Gorgoroth — “Carving a Giant”


Isn't he a handsome devil?

The first time I saw the video for Gorgoroth’s “Carving a Giant,” it gave me the screaming willies. I’ve seen worse—much worse—but there was something about these corpsepainted ghouls playing Norwegian black metal with bloody bodies writhing at their feet that really creeped me out. If demons fantasize about anything when they stroke it, surely it’s about stuff like this. In many ways, their stage props are the artistic realization of everything poor Per Yngve Ohlin of Mayhem had hoped to accomplish.

The vocalist in the video, known by his stage name Gaahl (age 35,) apparently lives up to this theatrical imagery. He brawled with Scandinavian street gangs as a youth, and was subsequently incarcerated for a brutal, sustained assault in 2001. Then in 2006 he spent nine months in prison for another assault during which Gaahl beat the damnit out of a beligerent visitor in his home, supposedly detaining and torturing the man, then collecting his pitiful captive’s blood to have a swig. In court, Gaahl’s mother insisted that her son is a vegetarian who “eats absolutely no innards,” so he would never drink blood. According to Gaahl, the man attacked him first so he proceeded to enact his own justice without recourse to local authorities.

“I am my own God as I am my own Satan,” he once told an interviewer. “Maybe you could call it Gaahlism.”

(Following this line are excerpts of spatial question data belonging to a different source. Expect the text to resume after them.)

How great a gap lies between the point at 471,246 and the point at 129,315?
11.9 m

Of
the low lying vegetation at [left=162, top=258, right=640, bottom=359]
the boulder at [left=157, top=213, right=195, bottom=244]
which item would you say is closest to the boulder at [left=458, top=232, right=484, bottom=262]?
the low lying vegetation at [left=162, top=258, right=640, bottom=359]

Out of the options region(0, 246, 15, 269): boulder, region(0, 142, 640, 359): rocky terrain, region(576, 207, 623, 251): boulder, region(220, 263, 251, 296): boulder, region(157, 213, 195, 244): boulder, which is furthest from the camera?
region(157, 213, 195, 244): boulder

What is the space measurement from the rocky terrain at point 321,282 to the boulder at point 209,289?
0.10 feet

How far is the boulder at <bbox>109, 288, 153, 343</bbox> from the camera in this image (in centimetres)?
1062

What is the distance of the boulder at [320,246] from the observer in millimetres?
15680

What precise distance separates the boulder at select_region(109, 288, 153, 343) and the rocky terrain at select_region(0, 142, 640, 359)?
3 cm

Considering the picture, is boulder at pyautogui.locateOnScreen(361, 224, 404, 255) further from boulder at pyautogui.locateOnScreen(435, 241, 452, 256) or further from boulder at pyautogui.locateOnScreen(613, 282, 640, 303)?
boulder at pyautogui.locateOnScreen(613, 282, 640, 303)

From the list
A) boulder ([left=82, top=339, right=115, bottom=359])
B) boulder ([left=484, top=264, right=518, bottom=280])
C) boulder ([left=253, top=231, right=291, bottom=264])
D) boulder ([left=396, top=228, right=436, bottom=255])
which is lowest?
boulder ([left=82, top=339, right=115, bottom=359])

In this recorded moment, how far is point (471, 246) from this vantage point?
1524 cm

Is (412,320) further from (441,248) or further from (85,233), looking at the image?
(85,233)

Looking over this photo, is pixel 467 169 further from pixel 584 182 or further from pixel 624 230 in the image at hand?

While he holds a rather high opinion of himself—as well as ancient Roman emperors such as Caligula and Nero—it takes a lot to win the guy over. Gaahl stated early on: “There are always someone to kill or curse, especially subhumans—niggers, mulattoes, muslims and others!” His pet peeves also include ugly people, sweatpants in public, concepts of equality, and of course, Christianity. He is an avid supporter of the church-burnings that swept Norway in the 1990s, and looks forward to the day they resume full force.

“We have to remove every trace from what Christianity, and the semitic roots, have to offer this world.”

But don’t freak out—Gaahl is no Satan-worshipper. However often he may use the name to describe “the natural order, the will of man, the will to grow, the will to become a superman,” Gaahl is on more of a Euro-shamanic kick.

“The word Satan is from hebrew religions and has nothing to do with my blood. I deny everything that comes from this semitic root. God has nothing to do with our race in any way.”

Aside from being a fierce Norse pagan and a renowned fashion show consultant, Gaahl was also the reluctant recipient of the “Gay Person of the Year” award at Norway’s 2010 Bergen Gay Galla. In a recent interview with Vice Magazine, Gaahl gushes about his young lover-boy, Robin:

“I’ve always preferred the aesthetics of men, but I’d never met a being that could put me out of balance with the universe like this.”

Gaahl left Gorgoroth in 2007 to pursue other projects—including a new fashion line called Wynjo, meaning “the road to happiness and perfection”—but his contribution to Norwegian black metal lingers like the smell of rotten corpses burning on stakes. You won’t find Gaahl hanging on any stakes, though. Not if he can help it.

The lyrics to “Carving a Giant” reflect the antithesis of martyrdom—or self-sacrifice of any sort:

Carving a giant
Carving the eye of a god
Create me

I interpret the song to be about imposing one’s Will upon the Universe, even if that means the Universe might run home to mommy with a ripped bunnyhole. For Gaahl, “the god within yourself is the only true god.” And I don’t think this guy is fucking around when it comes to deicide.

You’d think that the Christians of Norway would gather around this guy’s castle with torches and pitchforks before it’s too late, but I suppose that as long as they have room for “niggers,” “mulattoes,” whale-hunters, Muslims, and Jews, Norway will always have a special place for Gaahl.